### WHAT THE TASK ASKS
Set out every line of the records below as a numbered list, leaving out the blank lines.

--- BEGIN ---

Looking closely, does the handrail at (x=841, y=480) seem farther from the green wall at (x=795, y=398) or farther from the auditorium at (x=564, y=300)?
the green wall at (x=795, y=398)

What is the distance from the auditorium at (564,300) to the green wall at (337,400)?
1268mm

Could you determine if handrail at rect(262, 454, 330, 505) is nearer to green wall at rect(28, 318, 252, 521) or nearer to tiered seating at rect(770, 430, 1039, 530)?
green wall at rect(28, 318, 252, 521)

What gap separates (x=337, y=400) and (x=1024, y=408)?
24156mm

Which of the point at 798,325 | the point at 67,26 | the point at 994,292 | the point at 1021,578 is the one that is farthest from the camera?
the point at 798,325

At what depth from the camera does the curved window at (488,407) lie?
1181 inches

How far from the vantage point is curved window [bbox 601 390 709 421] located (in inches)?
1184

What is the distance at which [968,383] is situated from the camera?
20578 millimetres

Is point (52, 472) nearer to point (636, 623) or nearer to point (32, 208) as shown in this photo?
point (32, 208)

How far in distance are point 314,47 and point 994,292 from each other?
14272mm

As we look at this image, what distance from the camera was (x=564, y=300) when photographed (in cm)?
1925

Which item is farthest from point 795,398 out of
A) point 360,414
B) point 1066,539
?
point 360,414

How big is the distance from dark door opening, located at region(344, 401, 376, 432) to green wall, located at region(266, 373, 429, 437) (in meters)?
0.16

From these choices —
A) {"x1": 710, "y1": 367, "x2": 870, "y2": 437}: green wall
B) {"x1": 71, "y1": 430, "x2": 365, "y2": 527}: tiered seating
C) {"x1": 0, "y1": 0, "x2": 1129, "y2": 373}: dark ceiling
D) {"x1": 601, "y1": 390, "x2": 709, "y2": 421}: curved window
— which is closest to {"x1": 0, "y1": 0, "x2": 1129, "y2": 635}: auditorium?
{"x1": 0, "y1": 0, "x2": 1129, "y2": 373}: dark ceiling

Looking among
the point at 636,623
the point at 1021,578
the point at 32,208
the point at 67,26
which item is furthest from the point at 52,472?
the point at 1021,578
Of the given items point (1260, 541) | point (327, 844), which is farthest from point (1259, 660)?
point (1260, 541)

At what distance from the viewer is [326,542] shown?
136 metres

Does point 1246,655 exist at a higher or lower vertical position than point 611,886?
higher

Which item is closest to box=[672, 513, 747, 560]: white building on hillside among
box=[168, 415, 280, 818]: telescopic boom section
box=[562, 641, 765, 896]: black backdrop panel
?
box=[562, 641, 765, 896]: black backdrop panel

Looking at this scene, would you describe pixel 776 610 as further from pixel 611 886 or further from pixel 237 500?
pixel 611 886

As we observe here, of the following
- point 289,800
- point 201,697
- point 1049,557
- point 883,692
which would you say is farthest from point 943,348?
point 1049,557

--- END ---

### EXERCISE ANSWER
1. Looking closely, does the handrail at (x=841, y=480) seem farther from the green wall at (x=795, y=398) or farther from the auditorium at (x=564, y=300)?
2. the green wall at (x=795, y=398)
3. What is the distance from the auditorium at (564,300) to the green wall at (337,400)?
4. 1268mm
5. Could you determine if handrail at rect(262, 454, 330, 505) is nearer to green wall at rect(28, 318, 252, 521) or nearer to tiered seating at rect(770, 430, 1039, 530)?
6. green wall at rect(28, 318, 252, 521)
7. What gap separates (x=337, y=400) and (x=1024, y=408)?
8. 24156mm
9. Which of the point at 798,325 | the point at 67,26 | the point at 994,292 | the point at 1021,578 is the one that is farthest from the camera?
10. the point at 798,325
11. At what depth from the camera does the curved window at (488,407) lie?
12. 1181 inches
13. How far from the vantage point is curved window [bbox 601 390 709 421] located (in inches)?
14. 1184
15. What is the distance at which [968,383] is situated from the camera?
16. 20578 millimetres
17. Is point (52, 472) nearer to point (636, 623) or nearer to point (32, 208) as shown in this photo?
18. point (32, 208)
19. How far in distance are point 314,47 and point 994,292 from each other?
20. 14272mm
21. As we look at this image, what distance from the camera was (x=564, y=300) when photographed (in cm)?
22. 1925
23. Which item is farthest from point 795,398 out of
24. A) point 360,414
25. B) point 1066,539
26. ?
27. point 360,414
28. How big is the distance from dark door opening, located at region(344, 401, 376, 432) to green wall, located at region(266, 373, 429, 437) (in meters)?
29. 0.16
30. From these choices —
31. A) {"x1": 710, "y1": 367, "x2": 870, "y2": 437}: green wall
32. B) {"x1": 71, "y1": 430, "x2": 365, "y2": 527}: tiered seating
33. C) {"x1": 0, "y1": 0, "x2": 1129, "y2": 373}: dark ceiling
34. D) {"x1": 601, "y1": 390, "x2": 709, "y2": 421}: curved window
35. — which is closest to {"x1": 0, "y1": 0, "x2": 1129, "y2": 635}: auditorium?
36. {"x1": 0, "y1": 0, "x2": 1129, "y2": 373}: dark ceiling
37. Looking among
38. the point at 636,623
39. the point at 1021,578
40. the point at 32,208
41. the point at 67,26
42. which item is furthest from the point at 52,472?
43. the point at 1021,578
44. Of the given items point (1260, 541) | point (327, 844), which is farthest from point (1259, 660)?
45. point (1260, 541)
46. At what distance from the viewer is [326,542] shown?
47. 136 metres
48. Does point 1246,655 exist at a higher or lower vertical position than point 611,886?
49. higher
50. Which item is closest to box=[672, 513, 747, 560]: white building on hillside among
51. box=[168, 415, 280, 818]: telescopic boom section
52. box=[562, 641, 765, 896]: black backdrop panel
53. ?
54. box=[562, 641, 765, 896]: black backdrop panel
55. Looking at this scene, would you describe pixel 776 610 as further from pixel 611 886 or further from pixel 237 500?
56. pixel 611 886
57. As we observe here, of the following
58. - point 289,800
59. - point 201,697
60. - point 1049,557
61. - point 883,692
62. which would you say is farthest from point 943,348?
63. point 1049,557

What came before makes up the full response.